• **PROBLEM STATEMENT**:
Retype the line with "United States, site archbold_FL-20." exactly. Then retype every line after it through the end of the entries below, and nothing more, leaving out pictures.

INFORMATION PROVIDED Block Start

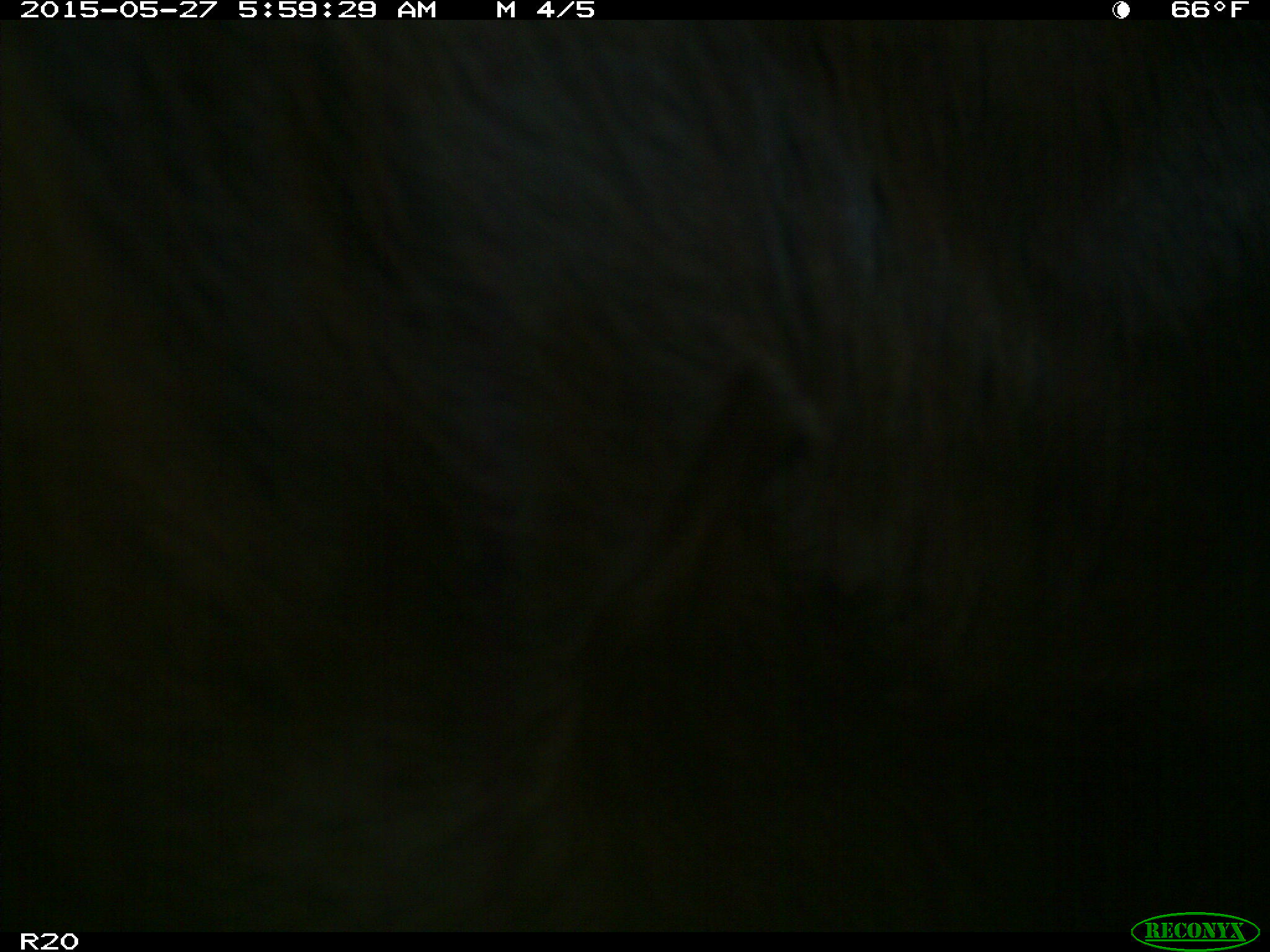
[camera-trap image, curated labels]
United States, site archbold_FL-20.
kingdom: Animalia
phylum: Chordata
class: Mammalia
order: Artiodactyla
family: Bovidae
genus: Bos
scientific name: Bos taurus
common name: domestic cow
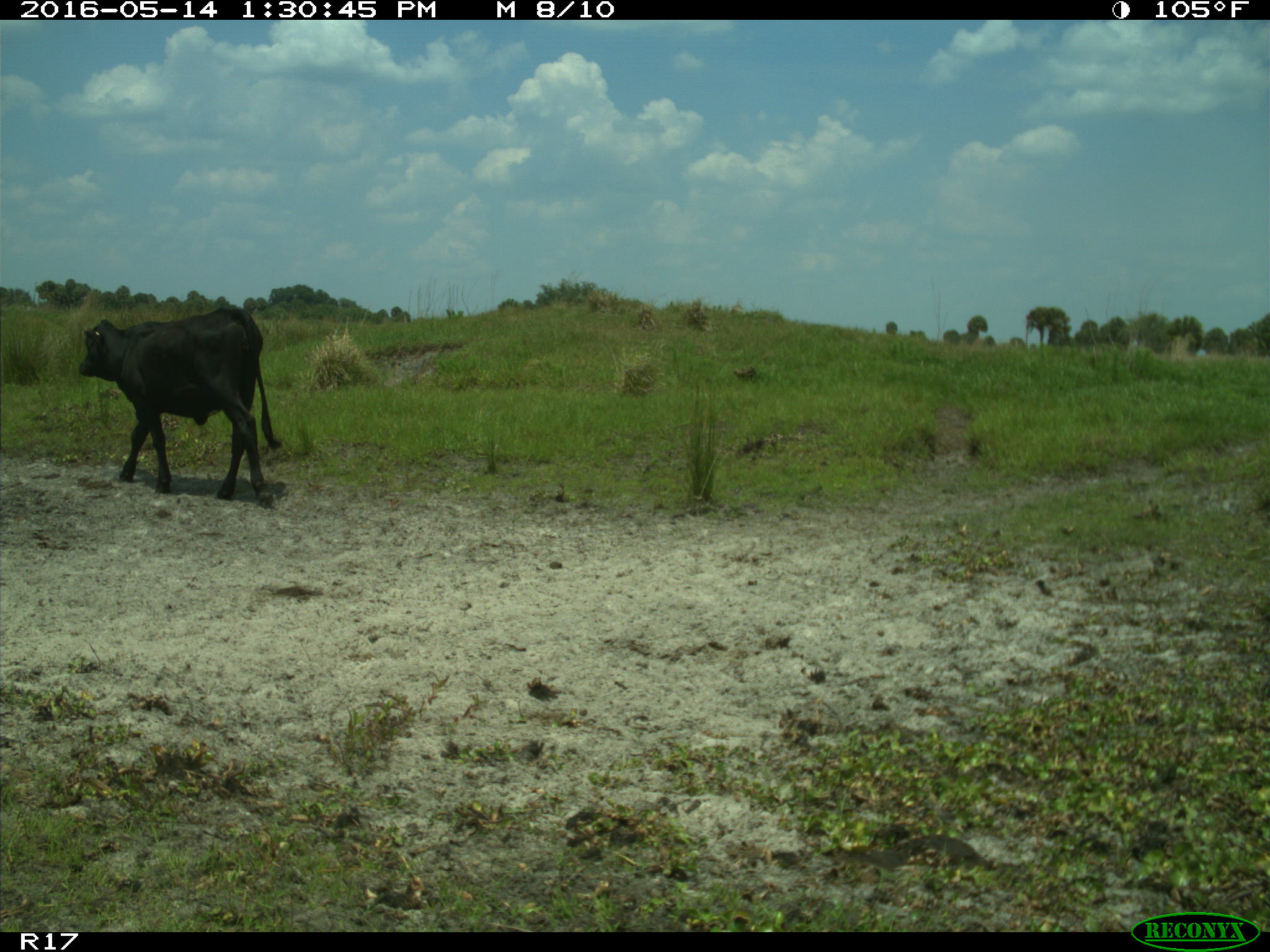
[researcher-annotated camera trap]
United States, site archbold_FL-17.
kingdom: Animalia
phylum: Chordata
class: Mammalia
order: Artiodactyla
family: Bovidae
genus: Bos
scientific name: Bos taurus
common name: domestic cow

INFORMATION PROVIDED Block End

• **COMPLETED EXERCISE**:
United States, site archbold_FL-20.
kingdom: Animalia
phylum: Chordata
class: Mammalia
order: Artiodactyla
family: Bovidae
genus: Bos
scientific name: Bos taurus
common name: domestic cow
[researcher-annotated camera trap]
United States, site archbold_FL-17.
kingdom: Animalia
phylum: Chordata
class: Mammalia
order: Artiodactyla
family: Bovidae
genus: Bos
scientific name: Bos taurus
common name: domestic cow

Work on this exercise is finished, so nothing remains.